• Job:
Reproduce the data below, swapping every occurrence of "white wall" for "pale wall" and leaving all other text unchanged.

[Records in a dataset]
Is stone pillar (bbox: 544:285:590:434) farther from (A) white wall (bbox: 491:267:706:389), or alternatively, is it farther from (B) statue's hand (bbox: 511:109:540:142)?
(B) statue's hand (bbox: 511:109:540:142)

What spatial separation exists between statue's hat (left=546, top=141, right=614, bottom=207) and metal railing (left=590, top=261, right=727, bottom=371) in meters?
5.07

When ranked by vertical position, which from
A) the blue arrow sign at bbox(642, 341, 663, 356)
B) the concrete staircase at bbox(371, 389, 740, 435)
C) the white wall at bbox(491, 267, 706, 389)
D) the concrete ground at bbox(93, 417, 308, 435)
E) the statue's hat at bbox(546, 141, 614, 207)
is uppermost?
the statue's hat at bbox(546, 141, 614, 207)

• Solution to the problem:
Is stone pillar (bbox: 544:285:590:434) farther from (A) pale wall (bbox: 491:267:706:389), or alternatively, is it farther from (B) statue's hand (bbox: 511:109:540:142)?
(B) statue's hand (bbox: 511:109:540:142)

What spatial separation exists between statue's hat (left=546, top=141, right=614, bottom=207) and metal railing (left=590, top=261, right=727, bottom=371) in meters?
5.07

When ranked by vertical position, which from
A) the blue arrow sign at bbox(642, 341, 663, 356)
B) the concrete staircase at bbox(371, 389, 740, 435)
C) the pale wall at bbox(491, 267, 706, 389)
D) the concrete ground at bbox(93, 417, 308, 435)
E) the statue's hat at bbox(546, 141, 614, 207)
is uppermost?
the statue's hat at bbox(546, 141, 614, 207)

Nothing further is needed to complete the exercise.